Elasticsearch sink connector

The Elasticsearch sink connector reads messages from Pulsar topics and persists messages to indexes.

Configuration

The configuration of the Elasticsearch sink connector has the following properties.

Name

Type

Required

Default

Description

apiKey

String

false

" " (empty string)

The apiKey used by the connector to connect to the ElasticSearch cluster. Only one between basic/token/apiKey authentication mode must be configured.

bulkActions

Integer

false

1000

The maximum number of actions per elasticsearch bulk request. Use -1 to disable it.

bulkConcurrentRequests

Integer

false

0

The maximum number of in flight elasticsearch bulk requests. The default 0 allows the execution of a single request. A value of 1 means 1 concurrent request is allowed to be executed while accumulating new bulk requests.

bulkEnabled

Boolean

false

false

Enable the elasticsearch bulk processor to flush write requests based on the number or size of requests, or after a given period.

bulkFlushIntervalInMs

Long

false

1000

The maximum period of time to wait for flushing pending writes when bulk writes are enabled. -1 or zero means the scheduled flushing is disabled.

bulkSizeInMb

Integer

false

5

The maximum size in megabytes of elasticsearch bulk requests. Use -1 to disable it.

canonicalKeyFields

Boolean

false

false

Whether to sort the key fields for JSON and Avro or not. If it is set to true and the record key schema is JSON or AVRO, the serialized object does not consider the order of properties.

compatibilityMode

enum (AUTO,ELASTICSEARCH,ELASTICSEARCH_7,OPENSEARCH)

false

AUTO

Specify compatibility mode with the ElasticSearch cluster. AUTO value will try to auto detect the correct compatibility mode to use. Use ELASTICSEARCH_7 if the target cluster is running ElasticSearch 7 or prior. Use ELASTICSEARCH if the target cluster is running ElasticSearch 8 or higher. Use OPENSEARCH if the target cluster is running OpenSearch.

compressionEnabled

Boolean

false

false

Enable elasticsearch request compression.

connectionIdleTimeoutInMs

Integer

false

5

Idle connection timeout to prevent a read timeout.

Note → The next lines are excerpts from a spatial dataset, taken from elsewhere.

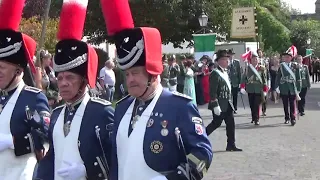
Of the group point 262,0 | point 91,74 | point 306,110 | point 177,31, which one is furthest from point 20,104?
point 262,0

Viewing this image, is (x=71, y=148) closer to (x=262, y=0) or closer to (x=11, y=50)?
(x=11, y=50)

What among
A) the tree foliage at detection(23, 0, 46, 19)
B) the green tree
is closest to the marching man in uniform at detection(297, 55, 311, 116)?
the tree foliage at detection(23, 0, 46, 19)

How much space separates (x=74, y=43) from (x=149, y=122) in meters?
1.04

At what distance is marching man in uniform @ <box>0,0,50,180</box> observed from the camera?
5.48m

connectionRequestTimeoutInMs

Integer

false

1000

The time in milliseconds for getting a connection from the elasticsearch connection pool.

connectTimeoutInMs

Integer

false

5000

The elasticsearch client connection timeout in milliseconds.

createIndexIfNeeded

Boolean

false

false

Manage index if missing.

elasticSearchUrl

String

true

" " (empty string)

The URL of elastic search cluster to which the connector connects.

idHashingAlgorithm

enum(NONE,SHA256,SHA512)

false

NONE

Hashing algorithm to use for the document id. This is useful in order to be compliant with the ElasticSearch _id hard limit of 512 bytes.

indexName

String

false

" " (empty string)

The index name to which the connector writes messages. The default value is the topic name. It accepts date formats in the name to support event time based index with the pattern %{+<date-format>}. For example, suppose the event time of the record is 1645182000000L, the indexName is logs-%{+yyyy-MM-dd}, then the formatted index name would be logs-2022-02-18.

indexNumberOfReplicas

int

false

1

The number of replicas of the index.

indexNumberOfShards

int

false

1

The number of shards of the index.

keyIgnore

Boolean

false

true

Whether to ignore the record key to build the Elasticsearch document _id. If primaryFields is defined, the connector extract the primary fields from the payload to build the document _id If no primaryFields are provided, elasticsearch auto generates a random document _id.

malformedDocAction

enum (IGNORE,WARN,FAIL)

false

FAIL

How to handle elasticsearch rejected documents due to some malformation. Possible options are IGNORE, DELETE or FAIL. Default is FAIL the Elasticsearch document.

maxRetries

Integer

false

1

The maximum number of retries for elasticsearch requests. Use -1 to disable it.

maxRetryTimeInSec

Integer

false

86400

The maximum retry time interval in seconds for retrying an elasticsearch request.

nullValueAction

enum (IGNORE,DELETE,FAIL)

false

IGNORE

How to handle records with null values, possible options are IGNORE, DELETE or FAIL. Default is IGNORE the message.

password

String

false

" " (empty string)

The password used by the connector to connect to the elastic search cluster. <br /><br />If username is set, then password should also be provided.

primaryFields

String

false

"id"

The comma separated ordered list of field names used to build the Elasticsearch document _id from the record value. If this list is a singleton, the field is converted as a string. If this list has 2 or more fields, the generated _id is a string representation of a JSON array of the field values.

retryBackoffInMs

Integer

false

100

The base time to wait when retrying an Elasticsearch request (in milliseconds).

schemaEnable

Boolean

false

false

Turn on the Schema Aware mode.

socketTimeoutInMs

Integer

false

60000

The socket timeout in milliseconds waiting to read the elasticsearch response.

ssl

ElasticSearchSslConfig

false

string

Configuration for TLS encrypted communication. See ElasticSearchSslConfig structure.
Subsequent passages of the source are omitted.